━━ ARTICOLO

Insegnamento dell’italiano e principi fondamentali della scuola

Per imparare è sempre necessario fare una cosa che non si è in grado di fare per imparare a farla. Questo sofismo, che affonda le sue radici in Platone (*), mi è venuto in mente un paio di settimane fa leggendo sul settimanale della Coop un servizio dedicato all’italiano, «una lingua da salvare». Raccontava uno studente del liceo: «l’anello debole è la scuola media. Per mia esperienza, in un anno di temi ne ho scritto solo tre». Sarà che, come un’unica rondine non fa primavera, la testimonianza di uno studente non fa statistica. Però – dài e dài – è proprio questa l’impressione che si ha: si scrive sempre meno e non solo alla scuola media. Eppure, per tornare a Platone, sembrerebbe logico che per imparare a suonare la cetra sia necessario suonarla. Ma, allora, se la si suona, è perché lo si sa già fare?
Anni fa, durante un festival del film di Locarno, avevo intervistato il critico di «Repubblica» e teorico del cinema Alberto Farassino. Erano gli anni in cui l’«educazione all’immagine» era un tema emergente e molto sentito. Come fare a «insegnare» il cinema ai nostri allievi? gli avevo chiesto, con una buona dose di ingenuità. La risposta era stata alquanto scettica. In poche parole, Farassino aveva sostenuto che se per imparare a suonare la tromba era comunque inevitabile passare qualche ora al giorno a fare perepè-perepè, non si capiva bene come fosse possibile imparare a capire – e magari “scrivere” – il cinema senza guardare almeno giornalmente dei film.

━━━━

| CONSEGNA |
Secondo l'articolo, perché Alberto Farassino rispose in modo scettico alla domanda su come insegnare il cinema agli allievi? Spiega la ragione che l'articolo attribuisce alla sua risposta.

━━ SEZIONE DATI

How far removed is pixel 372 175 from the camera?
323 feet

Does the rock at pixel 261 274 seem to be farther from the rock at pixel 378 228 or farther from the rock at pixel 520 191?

━━━━

| RISPOSTA SCRITTA |
Farassino sosteneva che, come per imparare a suonare la tromba è comunque inevitabile esercitarsi qualche ora al giorno, così non si capiva come si potesse imparare a capire il cinema, e magari a "scriverlo", senza guardare film almeno ogni giorno.